Sunday involved quite a workout. Runway conditions having improved, the IFR Pilot scheduled with a new instructor, JD, to get an instrument refresher flight (and to check out possible instructors for the commercial.) JP tagged along in the backseat, and was pretty mellow acting as the peanut gallery.

The instructor started up with ground school questions before we could even get 78S turned around on the iced-up hangar ramp. Stumped the IFR Pilot with "When are you established on an approach?" Correct answer - needle movement on an ILS, +/- 2 dots on a VOR approach. Yeah, I knew that. Really, I did. I swear.

Shortly after takeoff, we flew into some low visibility conditions with blowing snow. A local IFR clearance (a/k/a pop-up clearance) ensued so that we could make some approaches: VOR-A into 29G, ILS 23 at CAK, LOC 25 at AKR, and VOR 28 into BJJ. JD's overall assessment was that I was still allowed to refer to myself at the IFR Pilot.

Recap: The LOC approach was flawless. ("Like a coupled approach in an airliner," was JD's professional assessment.) The ILS was acceptable. The two VOR approaches were, in my estimation, marginal, though JD said I'd still pass the IFR checkride. Going into 29G, the needle almost went full scale. Going into BJJ, the IFR Pilot had set the OBS wrong by 20 degrees. We could tell by the GPS that we had blown through the final approach course, which was confirmed when ATC advised us of such and gave us a vector to reintercept. "That mistake will get you killed," JD sagely advised. No kidding.

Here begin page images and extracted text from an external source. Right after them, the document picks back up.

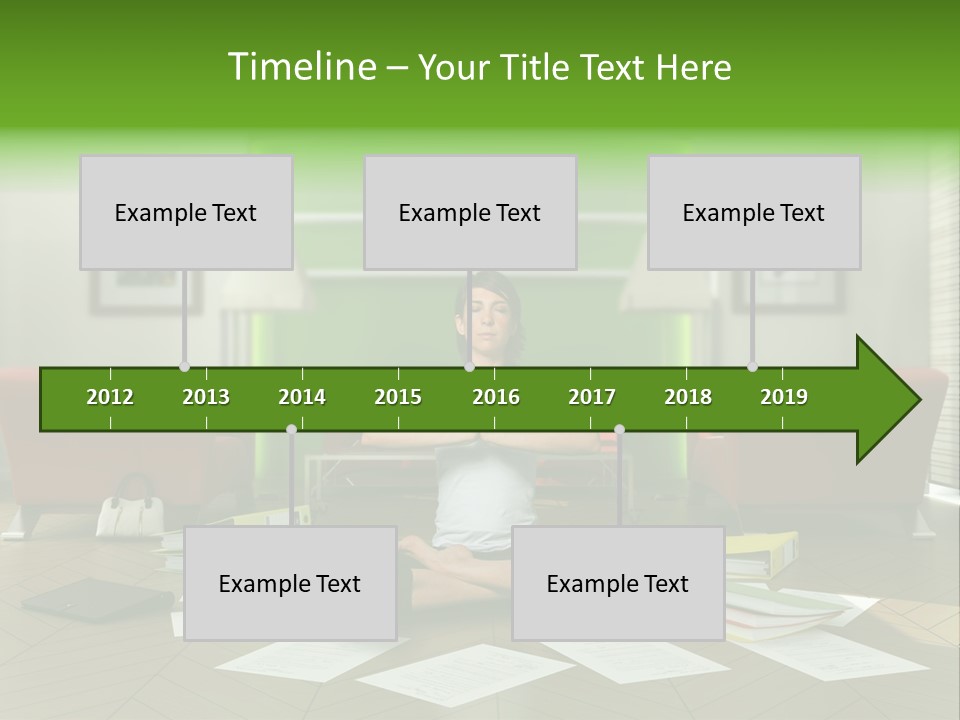 Timeline – Your Title Text Here

Example Text

Example Text

Example Text

2012 2013 2014 2015 2016 2017 2018 2019

Example Text

Example Text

At one point, JP was kind enough to hand me the reminder note from his training with JD: "Have you identified the navaid?" You can guess what was happening to prompt that.

After the final approach and a steep descent to land at BJJ, a bit of marginal VFR flying got us back to home base in one piece. A nice landing ensued. All that remained was to write a check to JD for the 1.7 hour workout.

Putting 78S away required a bit of pushing, shoving, and grunting. Too much ice on the hangar ramp. JP and I managed to get her in the hangar without damaging anything.